Di lingkungan tempat saya tinggal, bapak - bapak terlihat sibuk antar jemput anak nya sekolah di pagi hari dan siang hari. Sementara sang ibu sudah berangkat kerja lebih pagi. Beberapa tetangga, ibu nya kerap pulang malam, sedangkan sang ayah di rumah berkutat dengan pekerjaanya. Selidik punya selidik ternyata profesi sang ayah adalah pekerja remote job alias bekerja di rumah sebagai pekerja paruh waktu.
Ada juga sang ayah yang memiliki usaha di rumah atau wiraswata sehingga waktu untuk keluarga lebih fleksibel. Berbeda cerita dengan tetangga satu blok dengan saya, satu nya istri nya bekerja sebagai manager, sedangkan suaminya pensiunan dan mengelola restoran.
Dinamika mereka berjalan dengan harmonis, sang istri yang notabene wanita karir sudah tidak terlihat lagi mengantar jemput anaknya sekolah. Kegiatan ini di lakukan oleh suaminya, sepertinya mereka baik - baik saja bertukar peran seperti ini. Dan sah - sah saja, terlebih kebersamaan sang ayah dengan anak nya terjalin dengan baik, mengingat sang ibu sibuk di kantor.
Bagaimana dengan saya sendiri ?.
Saya sendiri pernah mengalami hal ini, ketika itu profesi suami yang juga sebagai pekerja paruh waktu. Rasa nya bagi saya dengan ada nya suami di rumah merasa terbantu. Karena pekerjaan berat seperti mencuci baju yang seabrek - abrek, mencuci piring, bahkan merayu anak yang sedang tantrum justru menjadi keahliannya. Suami selalu sabar menghadapi anak yang tantrum , mengajak main anak yang energinya tiada habis, terkadang bantu memasak jika saya sedang tidak enak badan karena kecapaian.
Justru kehadiran sang bapak rumah tangga sangat membantu, tapi, terkadang keberadaan bapak rumah tangga juga mengundang cibiran seperti, gak ada kerjaan dan pengangguran.  Padahal bagi pasangan si bapak rumah tangga , kehadiran di rumah sehari - hari sangat menolong pekerjaan rumah tangga , rasa penasaran tetangga  kemudian berlanjut, pertanyaan semakin berkembang seperti ;Â
' apa sih kerjaan si bapak rumah tangga ? '.

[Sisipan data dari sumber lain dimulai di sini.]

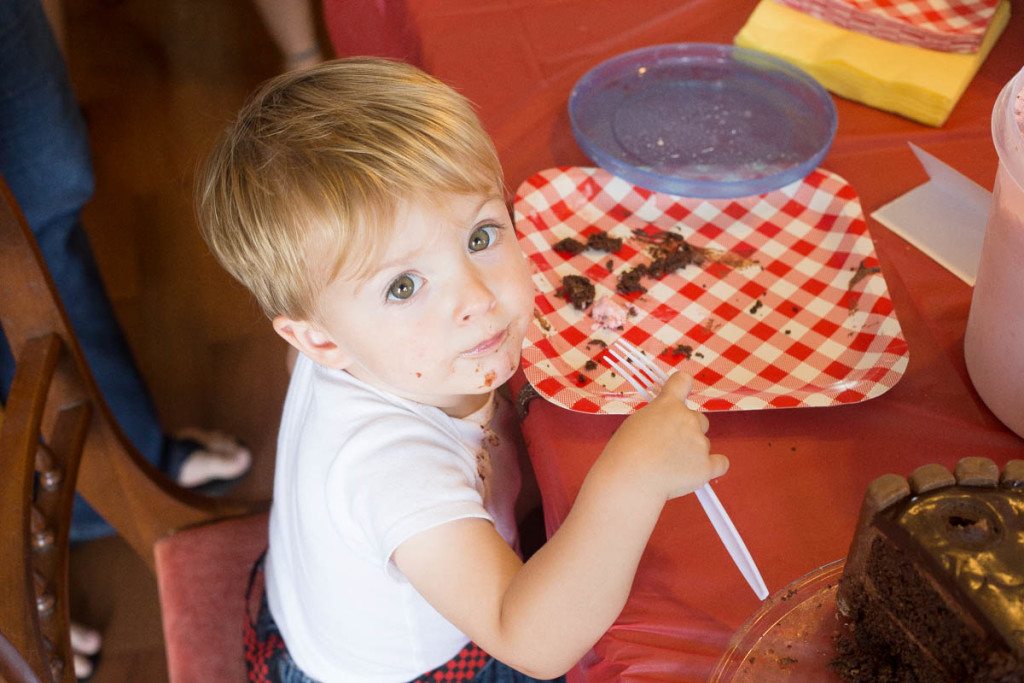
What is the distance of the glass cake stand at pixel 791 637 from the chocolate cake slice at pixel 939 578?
2cm

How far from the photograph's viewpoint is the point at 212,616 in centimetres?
119

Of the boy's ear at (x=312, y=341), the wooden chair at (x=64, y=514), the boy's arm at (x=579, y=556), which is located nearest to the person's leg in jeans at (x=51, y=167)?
the wooden chair at (x=64, y=514)

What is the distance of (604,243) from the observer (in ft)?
3.61

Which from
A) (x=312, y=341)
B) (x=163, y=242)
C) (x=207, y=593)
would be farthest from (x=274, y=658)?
(x=163, y=242)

Padahal apapun pekerjaannya, bagi seorang suami yang rela membantu pekerjaan rumah tangga tidaklah mencoreng marwah suami sebagai seorang laki - laki. Justru itu adalah ciri laki - laki sejati, yang tidak melulu harus bekerja sepanjang hari di kantor atau pencari nafkah utama di dalam keluarga.
Sejatinya, keluarga yang harmonis adalah terjalin nya komunikasi yang baik  antara suami dan istri, terlebih keterbukaan perihal ekonomi keluarga seperti mencari nafkah. Bagi penulis, doktrin patriaki di dalam budaya timur memang memegang kepemimpinan seorang pria di dalam rumah tangga, termasuk perihal mencari nafkah.